ClinicalTrials.gov Identifier: NCT04291508.
摘要:
■对乙酰氨基酚(扑热息痛)具有许多药理作用,可能对败血症有益,包括抑制无细胞血红蛋白诱导的脂质和其他底物的氧化。
■确定与安慰剂相比,对乙酰氨基酚在脓毒症中是否能增加存活和无器官功能障碍的天数。
■第2b阶段随机化,双盲,临床试验于2021年10月至2023年4月进行,随访90天。败血症和呼吸或循环器官功能障碍的成年人在36小时内被纳入40家美国学术医院的急诊科或重症监护病房。
■患者被随机分配给每6小时静脉注射1克对乙酰氨基酚或安慰剂治疗5天。
■主要终点是无器官支持的存活天数(机械通气,血管升压药,和肾脏替代疗法)至第28天。通过随机化前血浆无细胞血红蛋白水平高于10mg/dL来评估对乙酰氨基酚的治疗效果改变。
■纳入的447名患者(平均年龄,64[SD,15]年,51%女性,平均序贯器官衰竭评估[SOFA]评分,5.4[SD,2.5]),227人随机分配给对乙酰氨基酚,220人随机分配给安慰剂。对乙酰氨基酚是安全的,肝酶没有差异,低血压,或治疗臂之间的液体平衡。对乙酰氨基酚(20.2天;95%CI,18.8至21.6)与安慰剂(19.6天;95%CI,18.2至21.0;P=.56;差异,0.6;95%CI,-1.4至2.6)。在15个次要结果中,total,呼吸,对乙酰氨基酚组的凝血SOFA评分在第2天至第4天显著降低,7天内急性呼吸窘迫综合征的发生率也显著降低(2.2%vs8.5%对乙酰氨基酚vs安慰剂;P=0.01;差异,-6.3;95%CI,-10.8至-1.8)。无细胞血红蛋白水平和对乙酰氨基酚之间没有显著的相互作用。
■静脉注射对乙酰氨基酚是安全的,但不能显著改善重症脓毒症患者的存活天数和无器官支持的天数。
■ClinicalTrials.gov标识符:NCT04291508。
■确定与安慰剂相比,对乙酰氨基酚在脓毒症中是否能增加存活和无器官功能障碍的天数。
■第2b阶段随机化,双盲,临床试验于2021年10月至2023年4月进行,随访90天。败血症和呼吸或循环器官功能障碍的成年人在36小时内被纳入40家美国学术医院的急诊科或重症监护病房。
■患者被随机分配给每6小时静脉注射1克对乙酰氨基酚或安慰剂治疗5天。
■主要终点是无器官支持的存活天数(机械通气,血管升压药,和肾脏替代疗法)至第28天。通过随机化前血浆无细胞血红蛋白水平高于10mg/dL来评估对乙酰氨基酚的治疗效果改变。

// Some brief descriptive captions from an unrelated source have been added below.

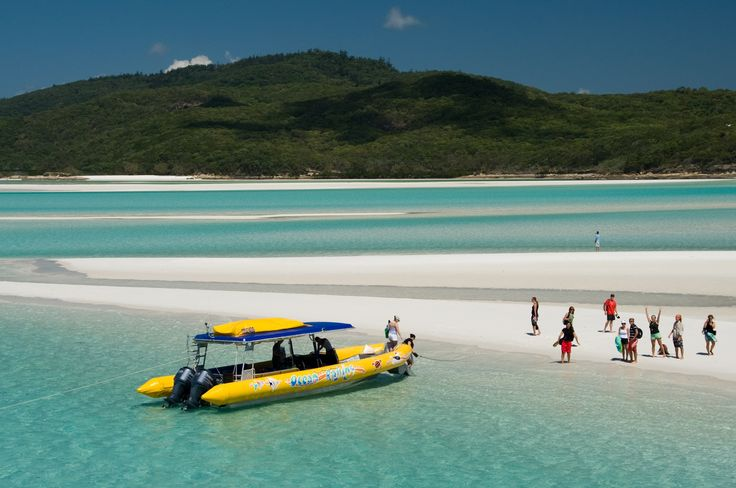"Whitsundays Whitehaven Beach - A definite ""must-see"". The crystal clear aqua waters and pristine silica sand of Whitehaven stretch over seven kilometres along Whitsunday Island, the largest of the 74 islands in the Whitsundays. Getting there: Ocean Rafting."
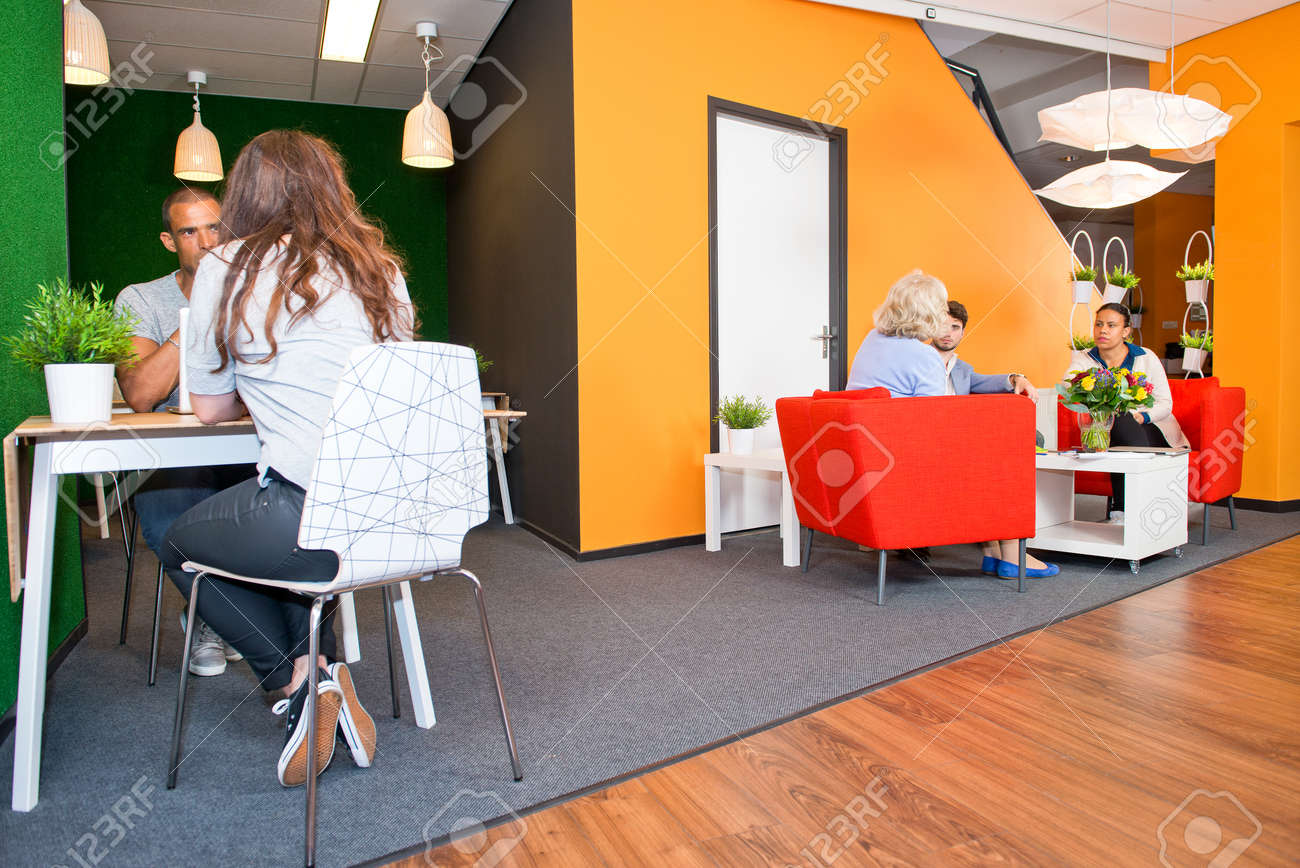 Lobby and multi-purpose waiting area, with several groups of people sitting at tables during informal meetings of a modern styled office Standard-Bild - 41781852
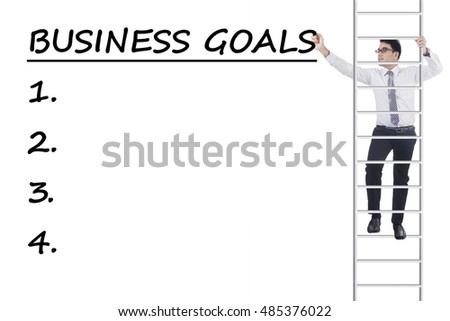 Young businessman climbing a ladder and write business goals, isolated on white background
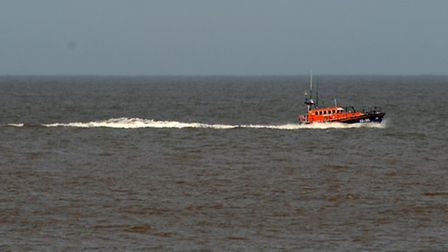 A lifeboat searches the North Sea at Southwold for the missing swimmer. Picture: Simon Parker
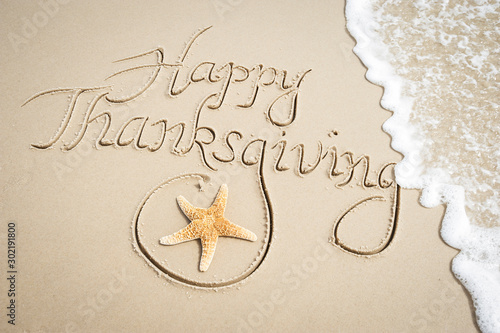 Happy Thanksgiving message handwritten on smooth sand beach with decorative starfish and oncoming wave - 302191800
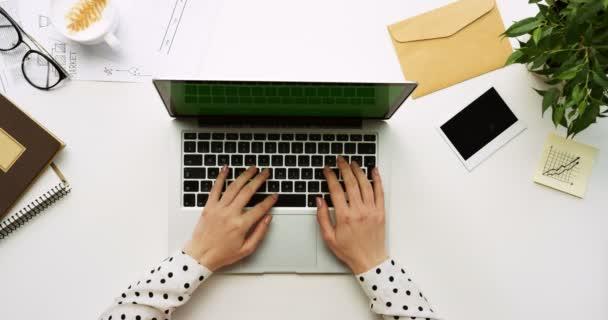 Draufsicht auf den Bürotisch mit Laptop-Computer mit grünem Bildschirm und aufgeklebten Frauenhänden. Bürokram daneben. Chroma-Schlüssel.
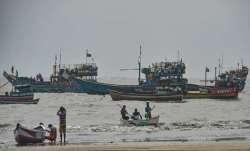 Fishing boats seen anchored at a shore following a warning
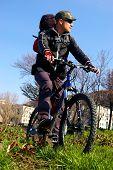 image of sakhalin  - Man on bicycle travels on city - JPG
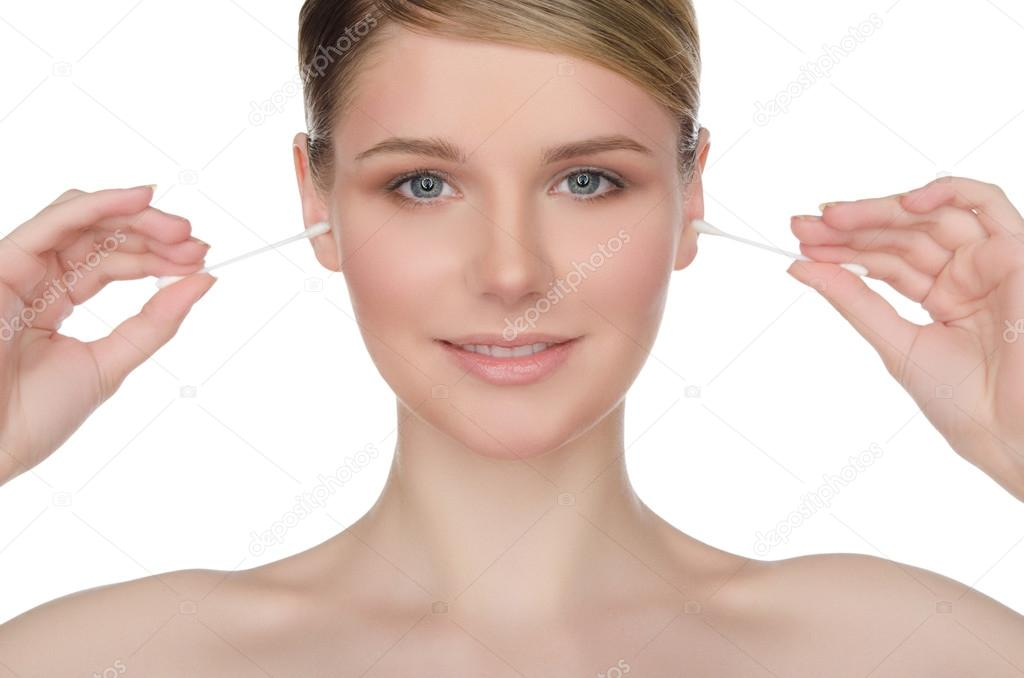 Beautiful woman cleans ears with cotton sticks isolated on white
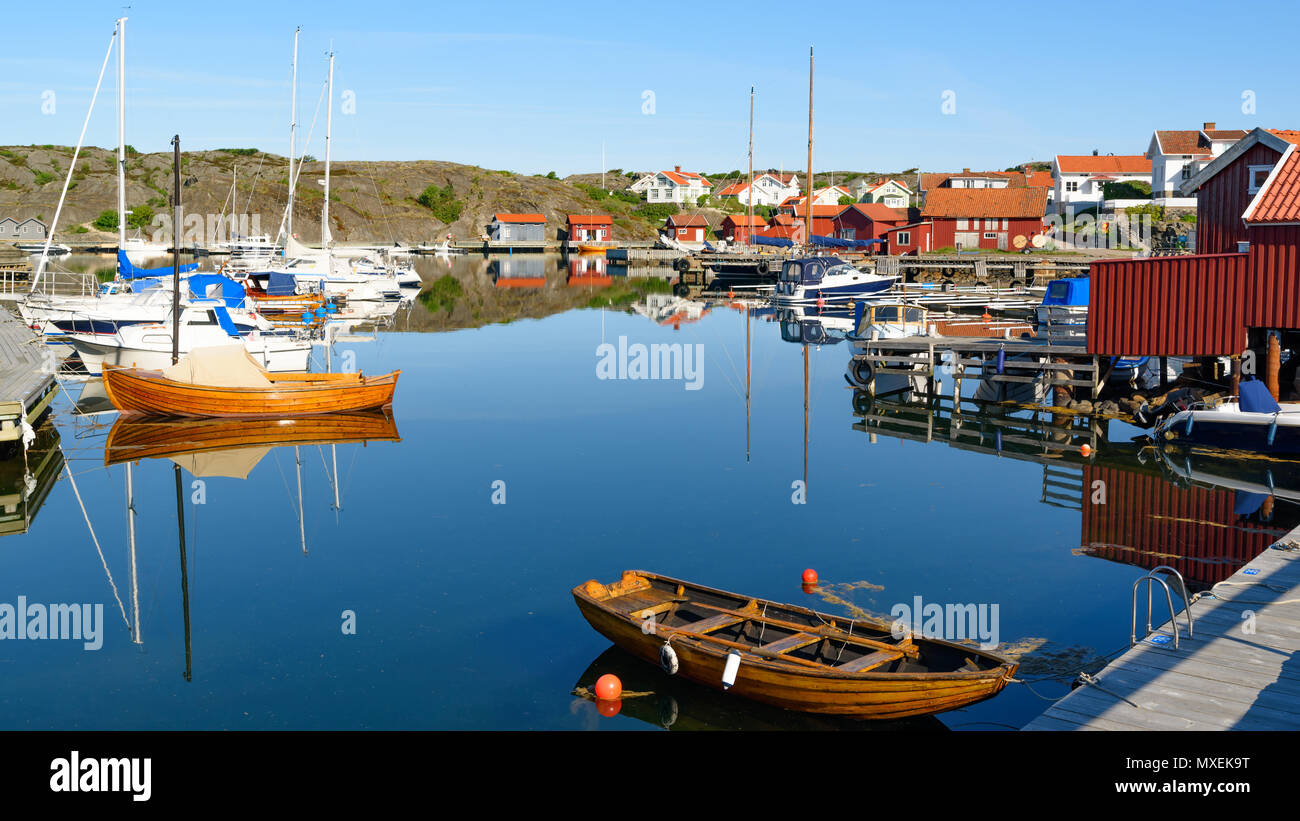 The marina at Halleviksstrand village on Orust, Sweden, on a windless and calm morning. - Stock Image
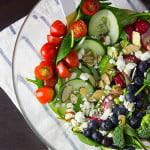 a bowl of salad made with tomatoes, cucumber, broccoli, blueberries, and almonds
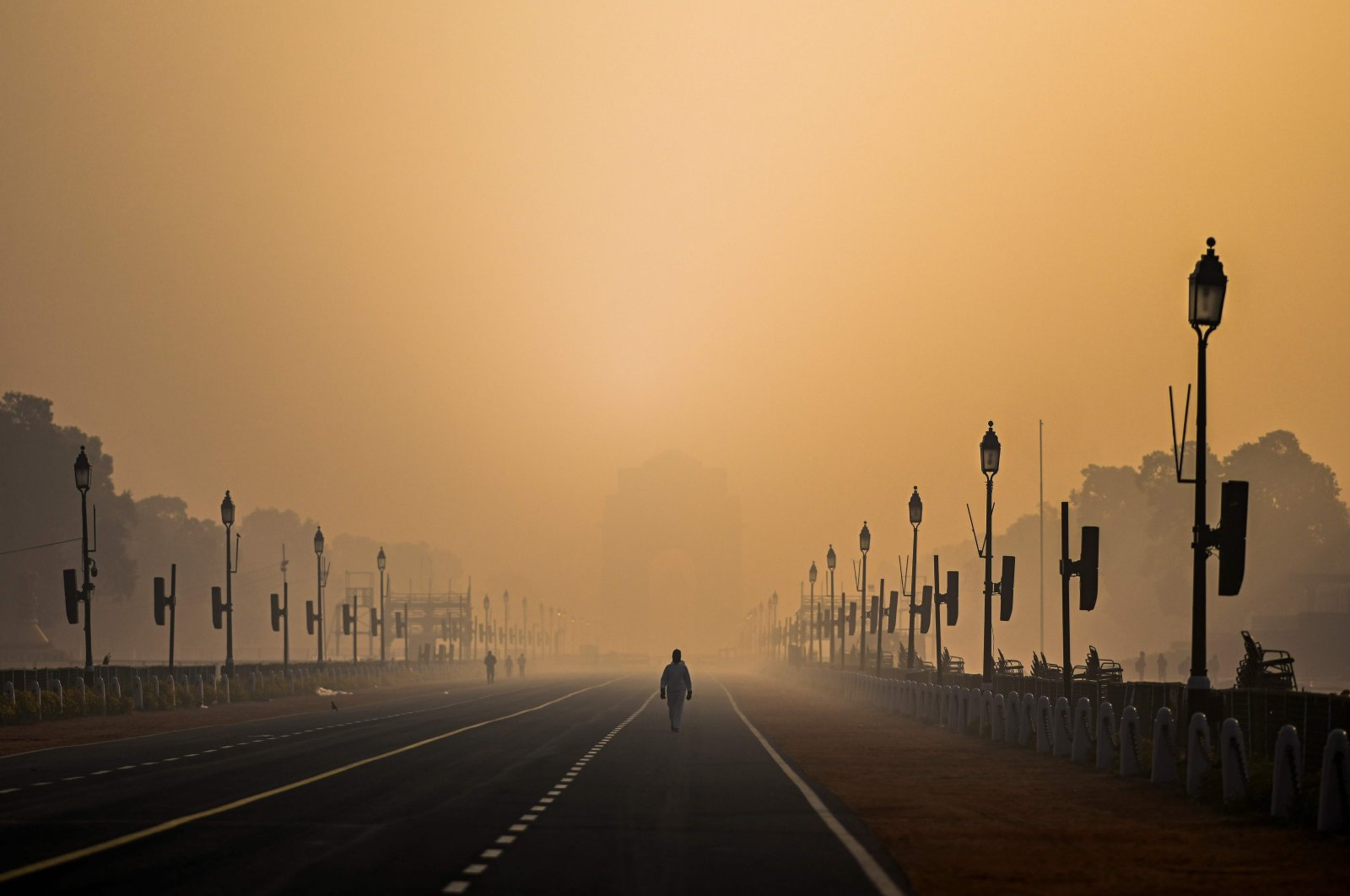 A man walks along in Rajpath as the city is blanketed under a fog caused by air pollution, New Delhi, India, Jan. 28, 2021. (AFP Photo)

■纳入的447名患者(平均年龄,64[SD,15]年,51%女性,平均序贯器官衰竭评估[SOFA]评分,5.4[SD,2.5]),227人随机分配给对乙酰氨基酚,220人随机分配给安慰剂。对乙酰氨基酚是安全的,肝酶没有差异,低血压,或治疗臂之间的液体平衡。对乙酰氨基酚(20.2天;95%CI,18.8至21.6)与安慰剂(19.6天;95%CI,18.2至21.0;P=.56;差异,0.6;95%CI,-1.4至2.6)。在15个次要结果中,total,呼吸,对乙酰氨基酚组的凝血SOFA评分在第2天至第4天显著降低,7天内急性呼吸窘迫综合征的发生率也显著降低(2.2%vs8.5%对乙酰氨基酚vs安慰剂;P=0.01;差异,-6.3;95%CI,-10.8至-1.8)。无细胞血红蛋白水平和对乙酰氨基酚之间没有显著的相互作用。
■静脉注射对乙酰氨基酚是安全的,但不能显著改善重症脓毒症患者的存活天数和无器官支持的天数。
■ClinicalTrials.gov标识符:NCT04291508。